*** Opening EXERCISE INPUT ***
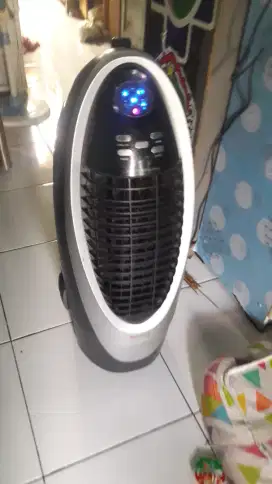 kipasangin pake air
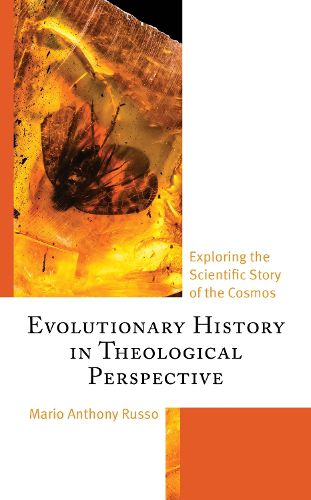 Cover image for Evolutionary History in Theological Perspective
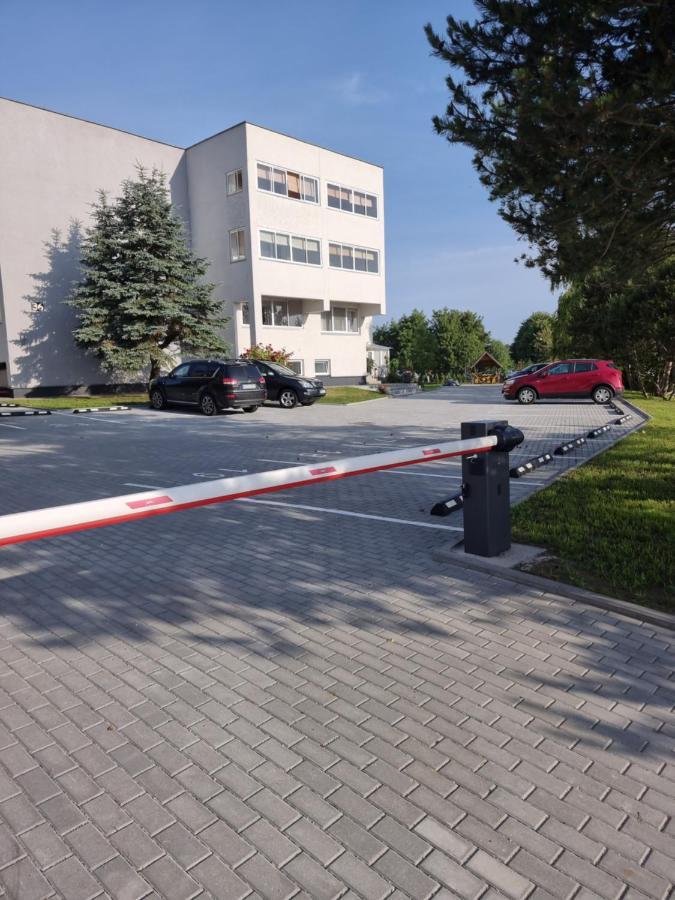Pas Roma Hotel Šventoji Екстериор снимка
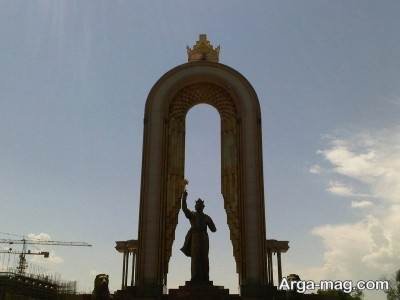 مهاجرت کردن به تاجیکستان 
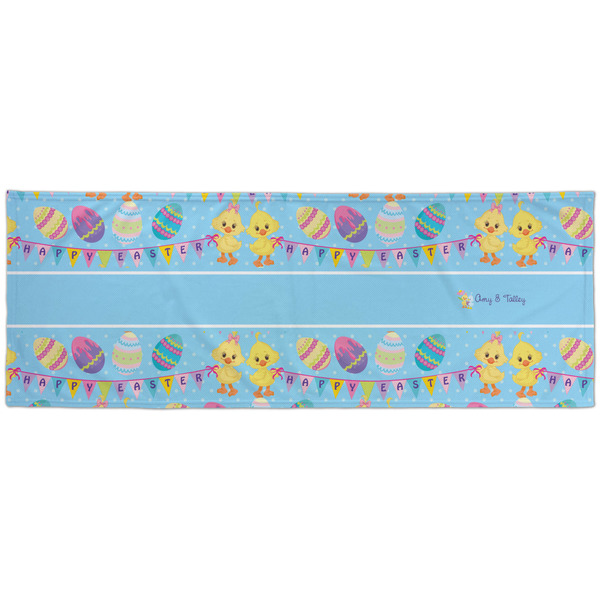 Happy Easter Cooling Towel- Approval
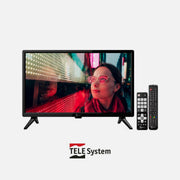 TELE System PALCO19 LS13 19" 12V HD Ready LED TV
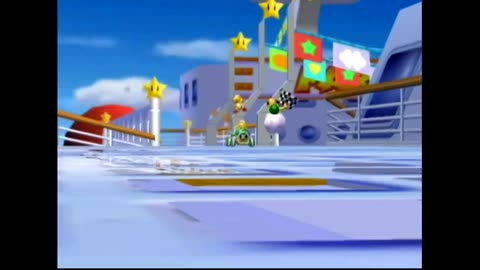 Mario Kart Double Dash Race39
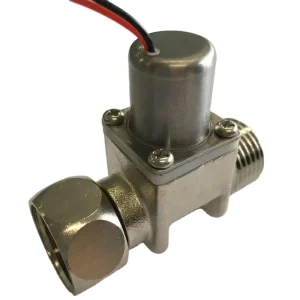 Transl Bistable Pulse G3 4 Inch G1 2 Inch DC3V 6V DC12v Brass Type Water Solenoid Valve for Faucet Smart System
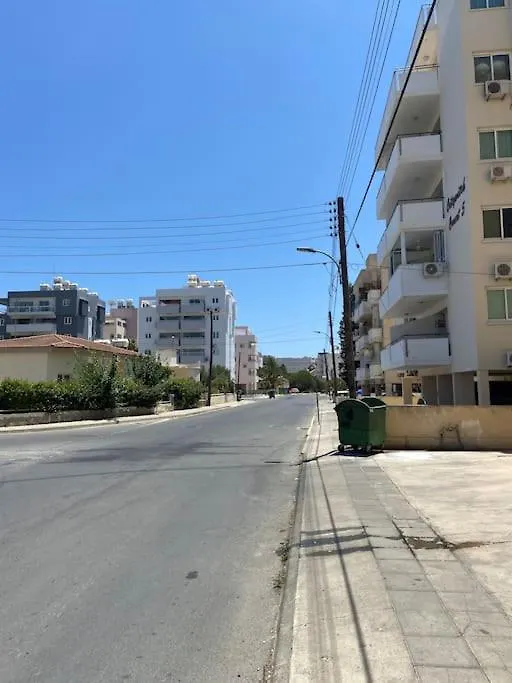Paradise Homes 9 Larnaca Apartment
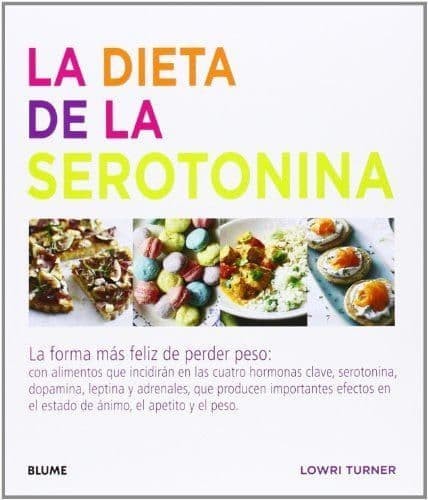 Book La dieta de la serotonina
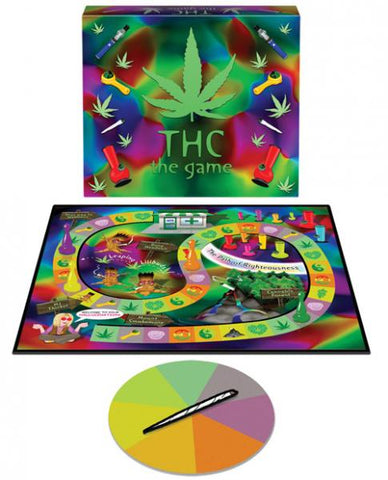 THC Game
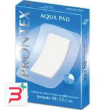 garza compressa prontex aqua pad 10x12,5 cm 3 pezzi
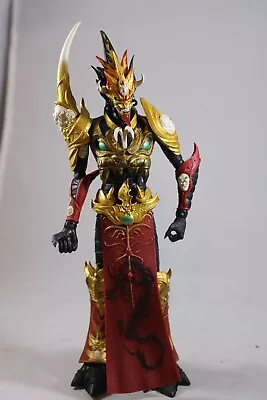 McFarlane Toys Spawn Mandarin Spawn Red Version 7  Inch Action Figure Incomplete • $11.95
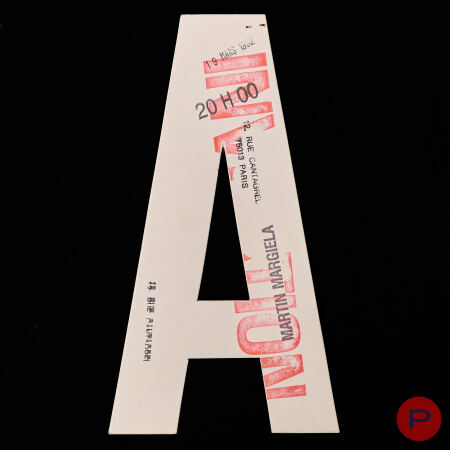 MARTIN MARGIELA - PRINTEMPS-ÉTÉ 1992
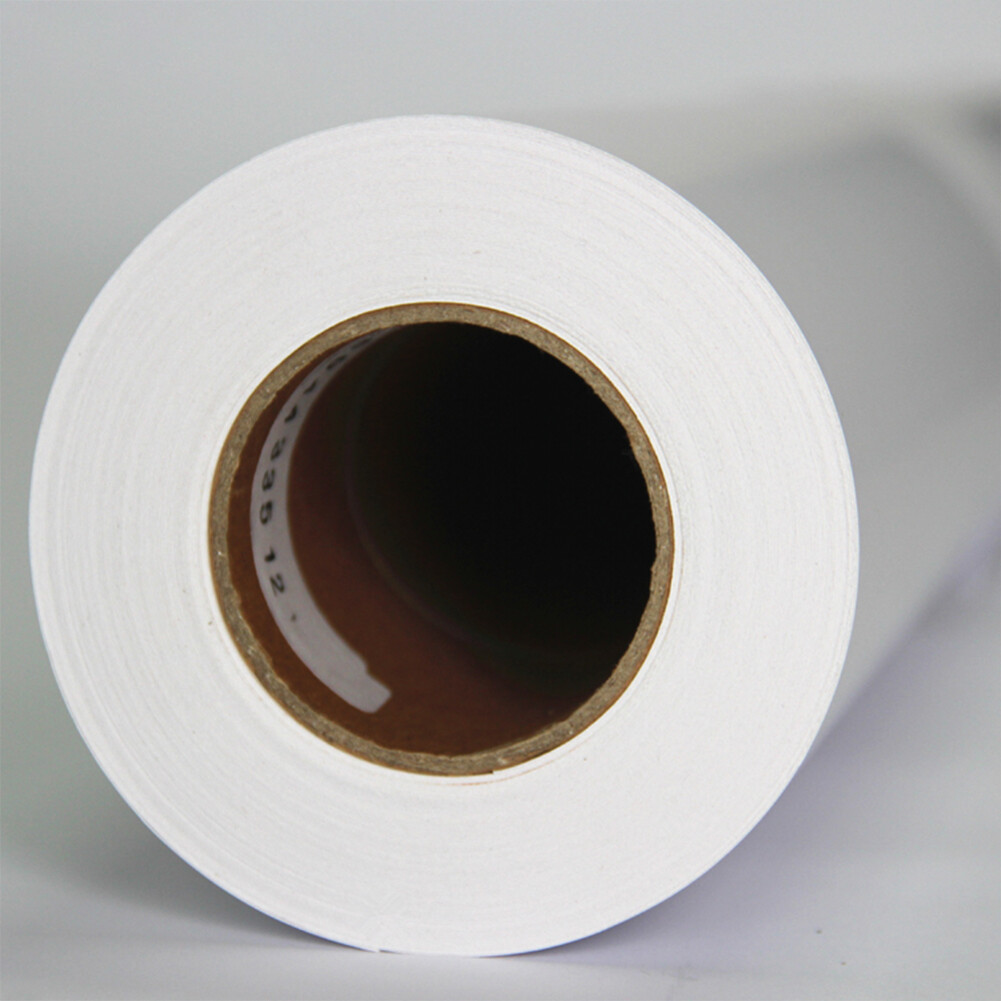Poster Paper Paper Inkjet Printer White Finish Matte 54″x100ft.7.8oz 10.8 Mil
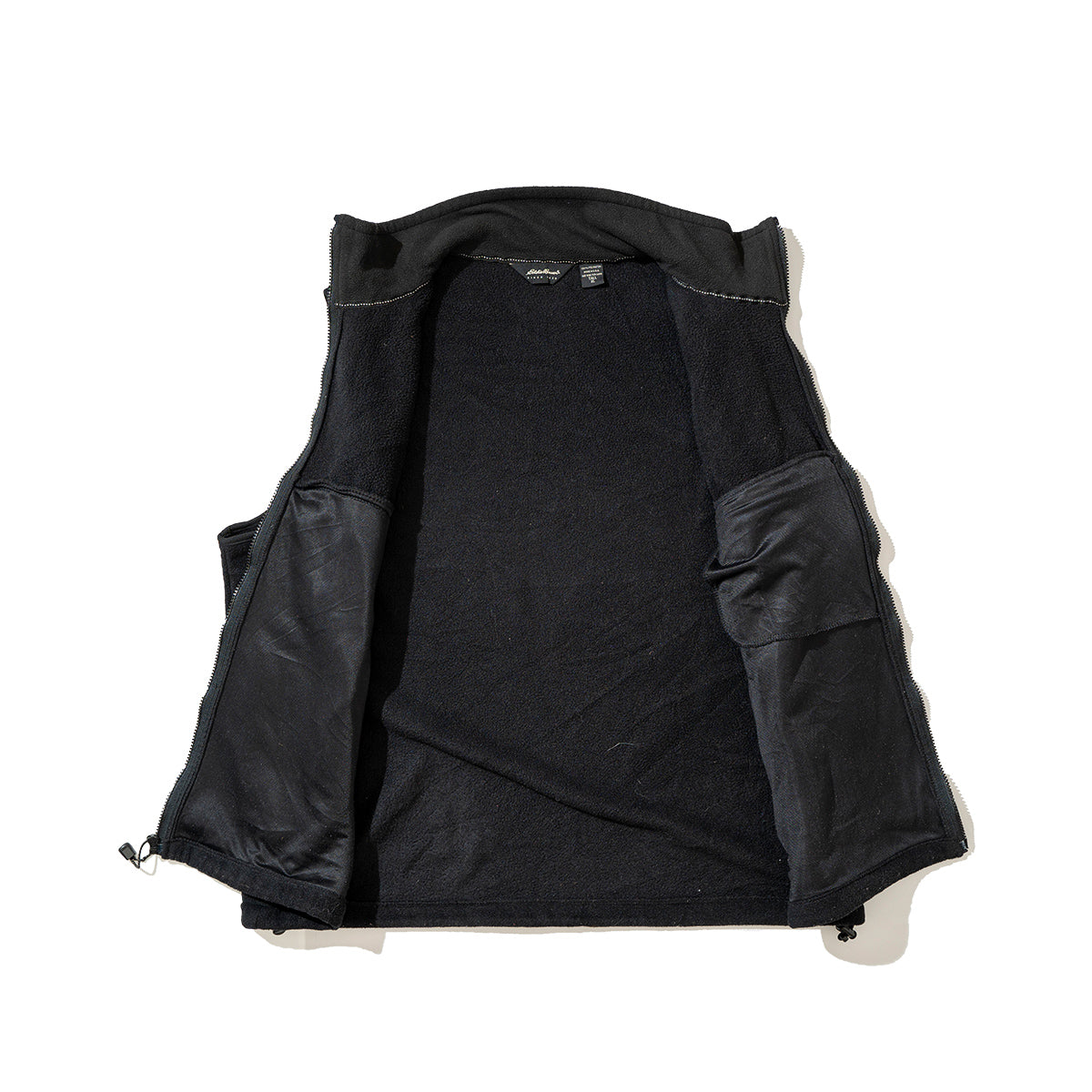 Polartec Fleece Vest Made in U.S.A.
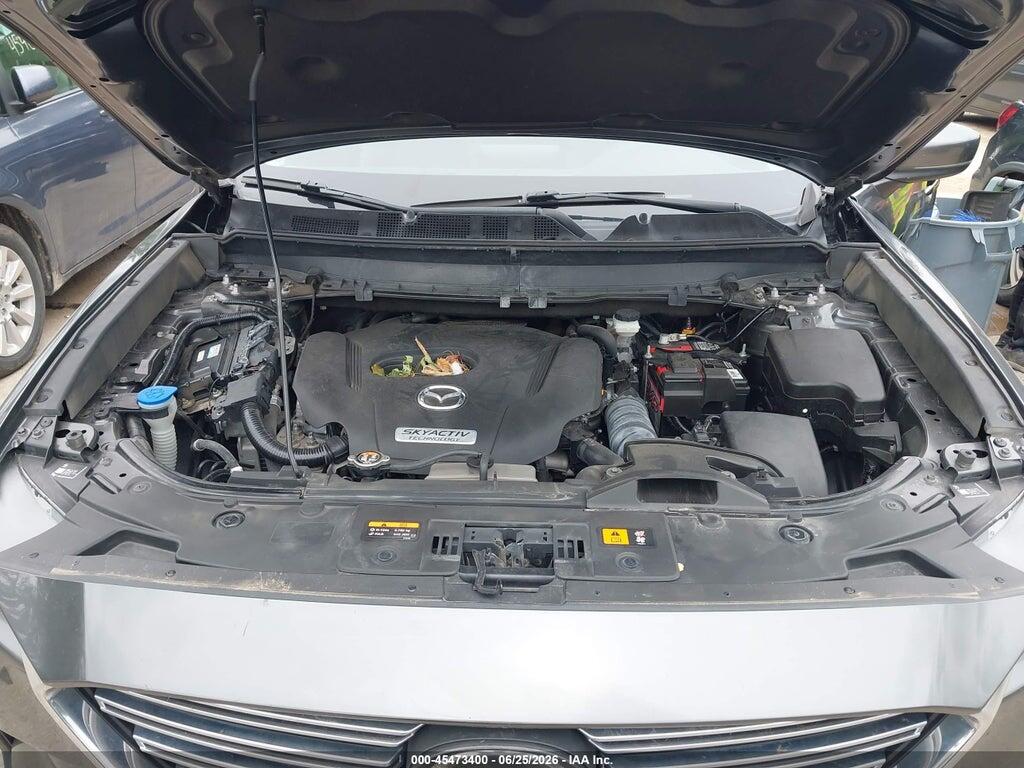 JM3TCBCY2K0314776 2019 MAZDA CX-9 photo no. 10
*** Closing EXERCISE INPUT ***
### WHAT TO WORK ON
Nothing but the lines from the line containing "Pas Roma Hotel Šventoji Екстериор снимка" through the last line of the material may be output, and they must be copied exactly, without pictures.

### RESPONSE
Pas Roma Hotel Šventoji Екстериор снимка
 مهاجرت کردن به تاجیکستان 
 Happy Easter Cooling Towel- Approval
 TELE System PALCO19 LS13 19" 12V HD Ready LED TV
 Mario Kart Double Dash Race39
 Transl Bistable Pulse G3 4 Inch G1 2 Inch DC3V 6V DC12v Brass Type Water Solenoid Valve for Faucet Smart System
Paradise Homes 9 Larnaca Apartment
 Book La dieta de la serotonina
 THC Game
 garza compressa prontex aqua pad 10x12,5 cm 3 pezzi
 McFarlane Toys Spawn Mandarin Spawn Red Version 7  Inch Action Figure Incomplete • $11.95
 MARTIN MARGIELA - PRINTEMPS-ÉTÉ 1992
Poster Paper Paper Inkjet Printer White Finish Matte 54″x100ft.7.8oz 10.8 Mil
 Polartec Fleece Vest Made in U.S.A.
 JM3TCBCY2K0314776 2019 MAZDA CX-9 photo no. 10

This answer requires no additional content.